The report highlights that UK businesses are slightly better positioned than their global counterparts, with average losses from disharmony reaching $95.7m in Singapore and $108m in the US. Nevertheless, UK firms still face significant financial damage, reputational risks and missed revenue opportunities.

One of the most vulnerable moments in the money lifecycle, according to the study, is when funds are in motion — whether during transactions, treasury operations or risk management. Nearly half (47%) of UK respondents said their business faces heightened tension during these processes, with banks and FinTech firms particularly exposed to cybersecurity threats, fraud and compliance issues.

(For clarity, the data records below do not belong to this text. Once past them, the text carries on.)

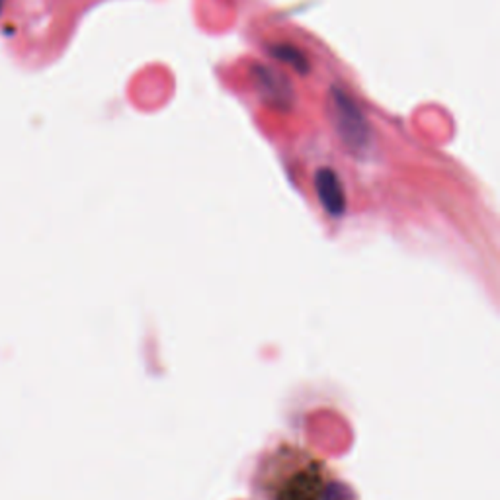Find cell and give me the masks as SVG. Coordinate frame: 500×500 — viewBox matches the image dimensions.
Segmentation results:
<instances>
[{
  "instance_id": "cell-1",
  "label": "cell",
  "mask_w": 500,
  "mask_h": 500,
  "mask_svg": "<svg viewBox=\"0 0 500 500\" xmlns=\"http://www.w3.org/2000/svg\"><path fill=\"white\" fill-rule=\"evenodd\" d=\"M252 495L254 500H345V485L309 448L280 444L260 457Z\"/></svg>"
},
{
  "instance_id": "cell-2",
  "label": "cell",
  "mask_w": 500,
  "mask_h": 500,
  "mask_svg": "<svg viewBox=\"0 0 500 500\" xmlns=\"http://www.w3.org/2000/svg\"><path fill=\"white\" fill-rule=\"evenodd\" d=\"M337 114H338V130L350 143H364L368 133V123L364 115L358 110V106L350 100L346 94L337 92Z\"/></svg>"
},
{
  "instance_id": "cell-3",
  "label": "cell",
  "mask_w": 500,
  "mask_h": 500,
  "mask_svg": "<svg viewBox=\"0 0 500 500\" xmlns=\"http://www.w3.org/2000/svg\"><path fill=\"white\" fill-rule=\"evenodd\" d=\"M274 55H276L278 59H283V61H288L290 65H293L296 68H299L301 73H306L307 71V61H306V57H303L299 52H296L293 47H288V45H283V47H276L272 52Z\"/></svg>"
}]
</instances>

Cybersecurity breaches were flagged as the most expensive threat, with 86% of UK respondents estimating an average annual cost impact of £24m from security incidents. Fraud followed closely behind, cited by 80% of respondents, while regulatory complexity also added to the challenges.

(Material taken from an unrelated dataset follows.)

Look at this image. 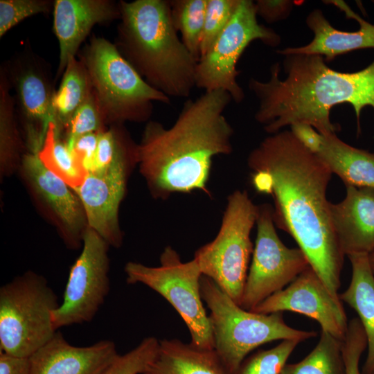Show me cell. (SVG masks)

In response, UK businesses are ramping up their adoption of FinTech solutions to tackle these issues. The research found 63% of UK firms consider their progress in implementing financial technology as “advanced” or “very advanced”. The most commonly adopted solutions include automated payment processing (76%), AI-powered fraud detection (57%), and blockchain technology (40%) to secure transactions and reduce errors.

Companies are also investing heavily in their workforce, with 57% of UK businesses noting that regular employee training has helped minimise disruptions to financial operations — a higher proportion than their US counterparts (49%). Meanwhile, 53% reported optimising their supply chain and operational processes to reduce disharmony and align with broader strategic goals.

FIS chief technology officer Firdaus Bhathena said, “As digital transformation accelerates, organisations must adapt swiftly to navigate the complexities of modern financial ecosystems. Beyond monetary losses, our research found that businesses are also facing erosion of trust, reputational damage and strategic setbacks when systems and processes are not aligned. However, there is a silver lining. By harnessing the power of technology, automating processes, and enhancing security measures, businesses can transition from financial disharmony to a more harmonious, secure, and cost-effective future. The shift towards financial harmony is not just a necessity: It’s an opportunity to drive resilience, innovation and long-term growth.”

Oxford Economics research manager Bianca Fisher said, “This groundbreaking research has quantified the impact of tensions within the money lifecycle. This unique analysis has allowed us to identify the cost of financial disharmony and how it can hinder organizational growth and innovation. By working with FIS, we’ve delivered insights that will help businesses globally understand and address these challenges, leveraging emerging technology solutions like AI and automation to enhance efficiency, security, compliance and strategic decision-making.”